The fundamental work breaks down to this pseudo-code
for (int i = 0; i<iMax; i++){
for (int j = 0; j<jMax; j++){
T[j] += E[j][i] * SF;
}
}
T, E and SF are floats.
The implementation uses a (modified) threadpool from here.
and builds and adds a bunch of tasks for the threadpool from this function
void doWork(float *T, float *E, float SF, int numNodes)
{
// Critical for performance that these loops vectorize.....
for (int nodeCounter = 0; nodeCounter < numNodes; nodeCounter++){
T[nodeCounter] += E[nodeCounter] * SF;
}
};
using this construct,
tp.enqueue(std::bind(&doWork, timeStepDisplacements.T1, T1MODE, T1MPF, numNodes));
in my tests, numNodes is 1,000,000 and I call this routine 3 times (with different arrays) for each of 50 outer loops.
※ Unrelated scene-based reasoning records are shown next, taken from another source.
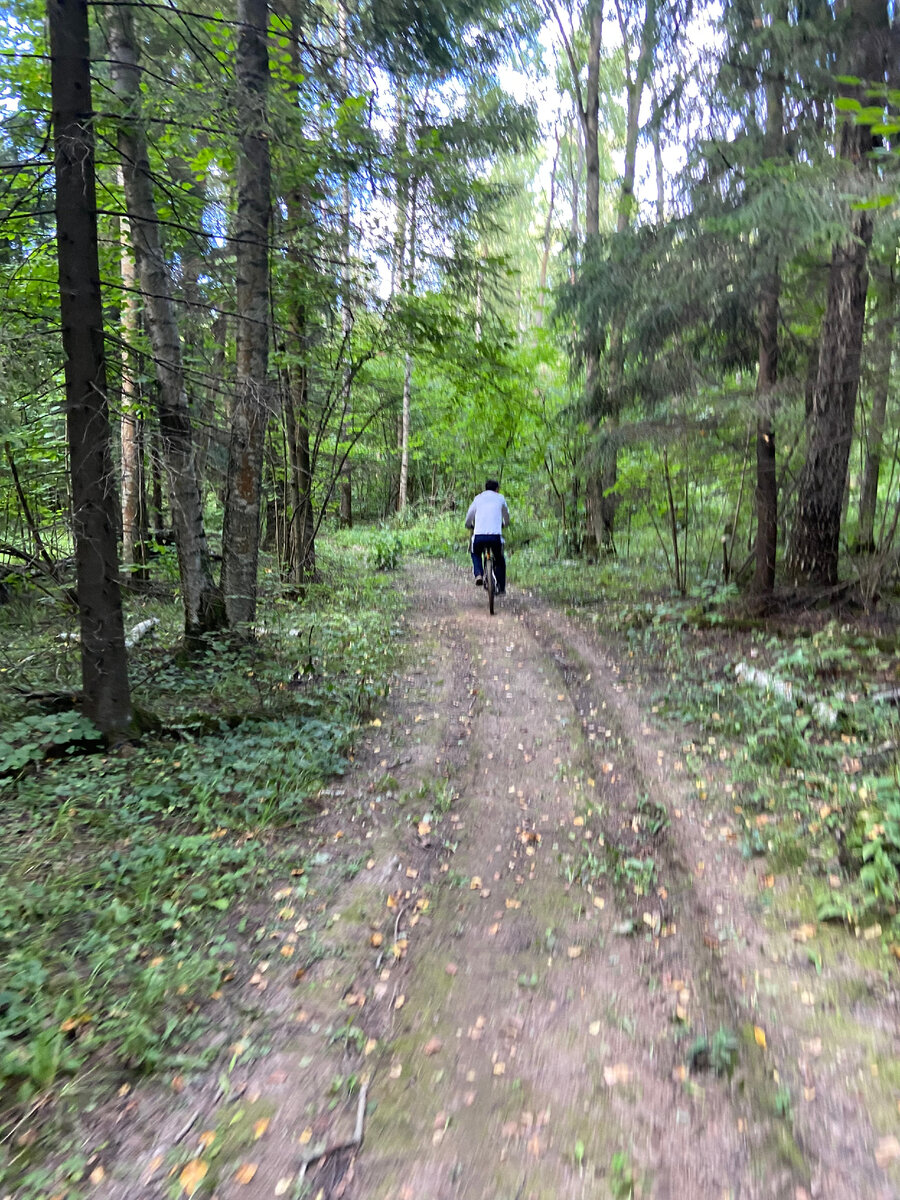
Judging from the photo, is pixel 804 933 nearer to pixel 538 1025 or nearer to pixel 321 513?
pixel 538 1025

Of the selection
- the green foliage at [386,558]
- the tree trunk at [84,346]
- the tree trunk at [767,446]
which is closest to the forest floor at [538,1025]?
the tree trunk at [84,346]

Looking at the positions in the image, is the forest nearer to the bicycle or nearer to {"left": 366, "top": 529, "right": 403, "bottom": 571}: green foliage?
the bicycle

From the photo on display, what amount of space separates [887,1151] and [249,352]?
25.8 ft

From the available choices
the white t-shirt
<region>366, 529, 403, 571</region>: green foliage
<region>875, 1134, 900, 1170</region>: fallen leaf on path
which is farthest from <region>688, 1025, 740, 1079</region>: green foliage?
<region>366, 529, 403, 571</region>: green foliage

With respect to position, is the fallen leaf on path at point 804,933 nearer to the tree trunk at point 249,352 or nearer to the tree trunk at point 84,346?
the tree trunk at point 84,346

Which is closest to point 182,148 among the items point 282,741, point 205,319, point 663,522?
point 205,319

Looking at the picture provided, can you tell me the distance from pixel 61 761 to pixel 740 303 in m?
8.57

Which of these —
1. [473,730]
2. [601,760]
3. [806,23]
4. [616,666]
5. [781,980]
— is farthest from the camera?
[616,666]

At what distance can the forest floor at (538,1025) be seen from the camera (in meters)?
2.23

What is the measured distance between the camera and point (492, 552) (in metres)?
10.0

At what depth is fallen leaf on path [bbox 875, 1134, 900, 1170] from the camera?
2185mm

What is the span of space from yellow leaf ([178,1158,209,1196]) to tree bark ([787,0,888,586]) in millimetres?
7924

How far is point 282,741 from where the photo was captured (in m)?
5.33

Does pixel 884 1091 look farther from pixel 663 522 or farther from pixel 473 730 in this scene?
pixel 663 522
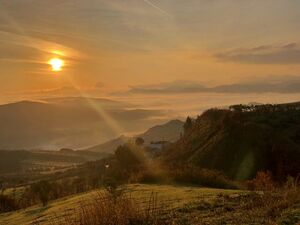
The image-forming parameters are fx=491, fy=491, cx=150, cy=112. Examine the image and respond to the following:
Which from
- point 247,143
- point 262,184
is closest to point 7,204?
point 262,184

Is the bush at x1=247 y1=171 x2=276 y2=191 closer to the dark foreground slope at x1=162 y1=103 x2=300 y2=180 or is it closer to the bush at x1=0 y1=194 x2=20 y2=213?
the dark foreground slope at x1=162 y1=103 x2=300 y2=180

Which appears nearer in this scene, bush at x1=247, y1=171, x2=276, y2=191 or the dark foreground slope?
bush at x1=247, y1=171, x2=276, y2=191

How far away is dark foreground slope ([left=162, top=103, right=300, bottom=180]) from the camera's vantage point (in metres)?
66.0

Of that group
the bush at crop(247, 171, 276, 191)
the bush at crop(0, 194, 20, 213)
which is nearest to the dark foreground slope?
the bush at crop(247, 171, 276, 191)

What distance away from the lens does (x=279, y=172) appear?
62.4 m

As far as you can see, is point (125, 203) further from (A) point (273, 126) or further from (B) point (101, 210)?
(A) point (273, 126)

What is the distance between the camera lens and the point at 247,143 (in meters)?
72.8

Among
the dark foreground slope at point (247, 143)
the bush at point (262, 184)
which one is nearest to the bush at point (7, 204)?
the dark foreground slope at point (247, 143)

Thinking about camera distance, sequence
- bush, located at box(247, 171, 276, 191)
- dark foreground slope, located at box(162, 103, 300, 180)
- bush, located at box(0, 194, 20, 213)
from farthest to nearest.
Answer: dark foreground slope, located at box(162, 103, 300, 180) < bush, located at box(0, 194, 20, 213) < bush, located at box(247, 171, 276, 191)

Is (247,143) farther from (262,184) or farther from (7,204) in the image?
(262,184)

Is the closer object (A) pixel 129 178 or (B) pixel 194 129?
(A) pixel 129 178

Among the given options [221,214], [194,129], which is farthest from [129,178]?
[194,129]

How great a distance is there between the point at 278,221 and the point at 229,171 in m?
53.4

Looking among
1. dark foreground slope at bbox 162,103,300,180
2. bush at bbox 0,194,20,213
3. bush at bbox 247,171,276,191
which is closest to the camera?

I have another loop (100) around the outside of this too, so my test code is generating 15,000 of these tasks with each task carrying out 1,000,000 multiply adds.
EDIT : Corrected outer loop count to 100 and number of tasks from 7,500 to 15,000
When I set up my threadpool with 8, 16 or more threads, the performance is only marginally better than the serial code - say 8.8 seconds v's 9.3.
So my question is why is the performance improvement so small?
NOTE - If use a different task routine (work_proc below) the same threadpool setup shows great performance gains.
void work_proc()
{
int i = 555;
std::random_device rd;
std::mt19937 rng(rd());
// build a vector of random numbers
std::vector<int> data;
data.reserve(100000);
std::generate_n(std::back_inserter(data), data.capacity(), [&](){ return rng(); });
std::sort(data.begin(), data.end());
}
I have no problem posting the entire code - but I figured I'd start with just these key pieces.
Thanx in advance for any insight that be offered.